If I call apply_async 10,000 times, assuming the OOM-killer doesn't interfere, will multiprocessing start them all simultaneously, or will it start them in batches. For example.. Every 100 starts, waiting for 90 to finish starting before starting any more?

Dustin

Solution

apply_async() is a method of multiprocessing.Pool objects, and delivers all work to the number of processes you specified when you created the Pool. Only that many tasks can run simultaneously. The rest are saved in queues (or pipes) by the multiprocessing machinery, and automatically doled out to processes as they complete tasks already assigned. Much the same is true of all the Pool methods to which you feed multiple work items.

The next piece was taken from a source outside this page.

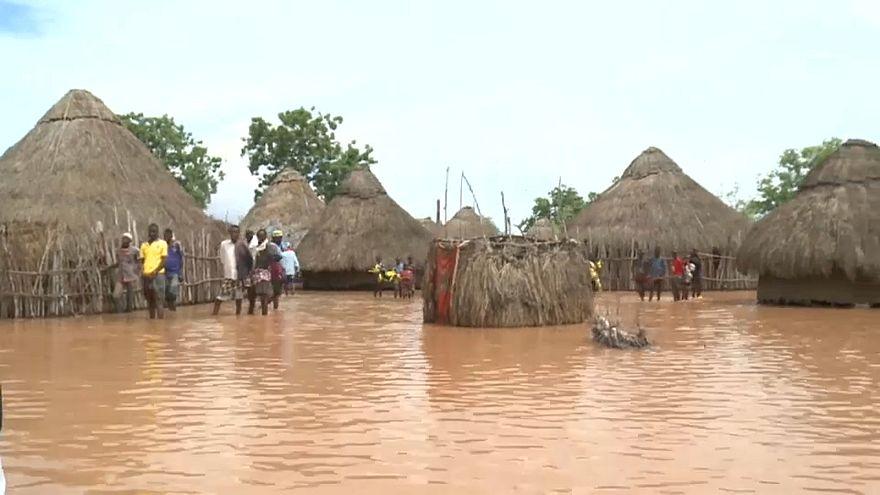 Kenya'da baraj patladı, çok sayıda ölü var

A little more clarification: apply_async doesn't create, or start, any processes. The processes were created when you called Pool(). The processes just sit there and wait until you invoke Pool methods (like apply_async()) that ask for some real work to be done.

Example

Play with this:

MAX = 100000

from time import sleep
def f(i):
    sleep(0.01)
    return i

def summer(summand):
    global SUM, FINISHED
    SUM += summand
    FINISHED += 1

if __name__ == "__main__":
    import multiprocessing as mp
    SUM = 0
    FINISHED = 0
    pool = mp.Pool(4)

    print "queuing", MAX, "work descriptions"
    for i in xrange(MAX):
        pool.apply_async(f, args=(i,), callback=summer)
        if i % 1000 == 0:
            print "{}/{}".format(FINISHED, i),
    print

    print "closing pool"
    pool.close()

    print "waiting for processes to end"
    pool.join()

    print "verifying result"
    print "got", SUM, "expected", sum(xrange(MAX))

Output is like:

queuing 100000 work descriptions
0/0 12/1000 21/2000 33/3000 42/4000
... stuff chopped for brevity ...
1433/95000 1445/96000 1456/97000 1466/98000 1478/99000
closing pool
waiting for processes to end
... and it waits here "for a long time" ...
verifying result
got 4999950000 expected 4999950000

You can answer most of your questions just by observing its behavior. The work items are queued up quickly. By the time we see "closing pool", all the work items have been queued, but 1478 have already completed, and about 98000 are still waiting for some process to work on them.

If you take the sleep(0.01) out of f(), it's much less revealing, because results come back almost as fast as work items are queued.

Memory use remains trivial no matter how you run it, though. The work items here (the name of the function ("f") and its pickled integer argument) are tiny.